AIM:
In the regex question below, list each PX= entry given in the desired output for Case 2.

BEGIN TEXT EXTRACT

Python Code
import re
def updateRule(rule):
tokens = rule.split('/')
return [tokens[0][len('RULE:'):] , tokens[1].replace('$','\\') ]
def getPX(inputStr,rule):
reg_match = updateRule(rule)
match = re.compile(reg_match[0])
return re.sub(match,reg_match[1],inputStr)
def main():
inputStr = "XZ=Rep.com,PX=TE-ST-,PX=Zen,PX=TAG,M=Dana,I=JAR"
rule= 'RULE:^XZ=[^,]+,(PX=.+),M=Dana,I=JAR$/$1/,DEFAULT'
print(getPX(inputStr,rule))
if __name__== "__main__":
main()
Input Strings/Outputs expected :
Case 1:
inputStr = "XZ=Rep.com,PX=TE-ST-,PX=Zen,PX=TAG,M=Dana,I=JAR"
Desired output = "PX=TE-ST-,PX=Zen,PX=TAG"
Case 2:
inputStr = "PX=$#XN,I=JAR,M=Dana,PX=Faber,PX=Module,OU=gif,XZ=dana-fa.com,PX=GAN%"
Desired output = "PX=$#XN,PX=Faber,PX=Module,PX=GAN%"
As can be seen we only need PX= followed by corresponding values in the final output.
Case 1 is giving the desired output and works fine, case 2 is giving other values other than PX=.
I don't want to use findall() method but would rather want to change the regex rule in the code to address this issue so that we only see PX= in the final output.
How can we modify the below rule in the code to address this?
rule= 'RULE:^XZ=[^,]+,(PX=.+),M=Dana,I=JAR$/$1/,DEFAULT'
After lot of research with ( grouping, non-grouping captures etc)
This is the new regex rule I have created
"[A-Za-z_]+,((?:PX=[A-Za-z$-_ !]+,)+(?:PX=[A-Za-z$-_ !]+,)*).+"
Case 1 works fine with the following output ( with a comma appended in output)
PX=TEST,PX=Zen,PX=TAG,
Got it working with special characters as well but Case 2 is failing ( because it cannot take PX in any random order , where PX can be in beginning, middle or end ). So PX irrespective of order and comma in the end are the two things to fix in regex rule, suggestions ?

END TEXT EXTRACT
BEGIN DATA PROVIDED

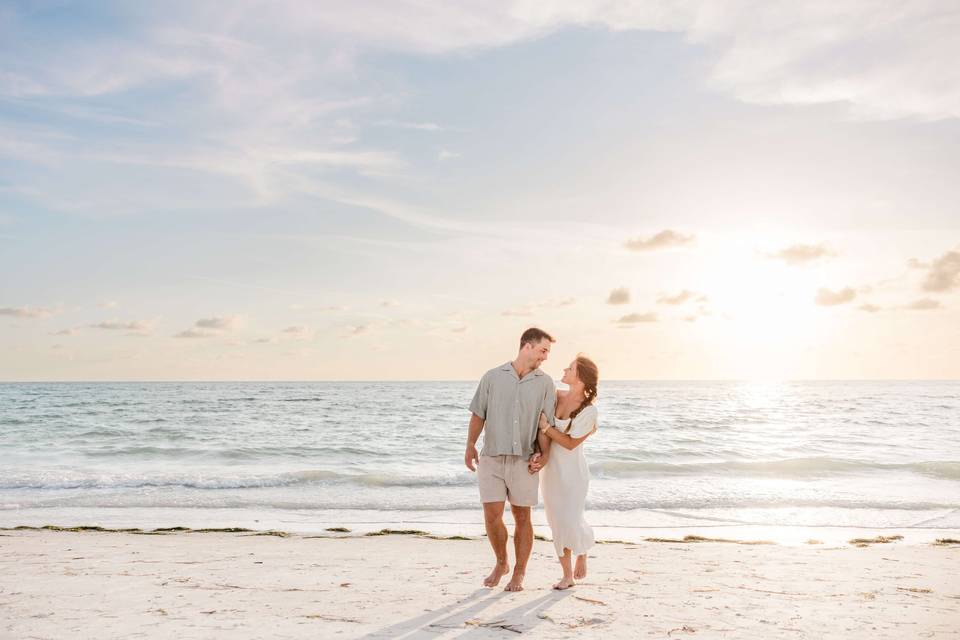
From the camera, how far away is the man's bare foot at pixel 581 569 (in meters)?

END DATA PROVIDED
BEGIN DATA PROVIDED

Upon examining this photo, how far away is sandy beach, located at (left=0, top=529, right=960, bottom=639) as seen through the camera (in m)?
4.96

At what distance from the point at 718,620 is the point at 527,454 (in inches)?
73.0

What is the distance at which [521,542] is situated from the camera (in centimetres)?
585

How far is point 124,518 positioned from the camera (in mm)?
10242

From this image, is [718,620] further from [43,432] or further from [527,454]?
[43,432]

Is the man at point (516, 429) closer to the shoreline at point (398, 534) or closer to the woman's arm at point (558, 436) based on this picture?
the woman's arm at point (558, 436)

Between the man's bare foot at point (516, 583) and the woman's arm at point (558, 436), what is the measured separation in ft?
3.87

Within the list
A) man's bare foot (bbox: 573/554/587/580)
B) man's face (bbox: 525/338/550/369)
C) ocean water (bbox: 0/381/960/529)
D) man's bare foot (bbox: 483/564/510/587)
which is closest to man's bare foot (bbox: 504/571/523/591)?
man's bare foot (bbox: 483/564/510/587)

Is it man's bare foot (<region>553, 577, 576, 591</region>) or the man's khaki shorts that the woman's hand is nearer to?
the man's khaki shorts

END DATA PROVIDED

CORRECT ANSWER:
PX=$#XN, PX=Faber, PX=Module, PX=GAN%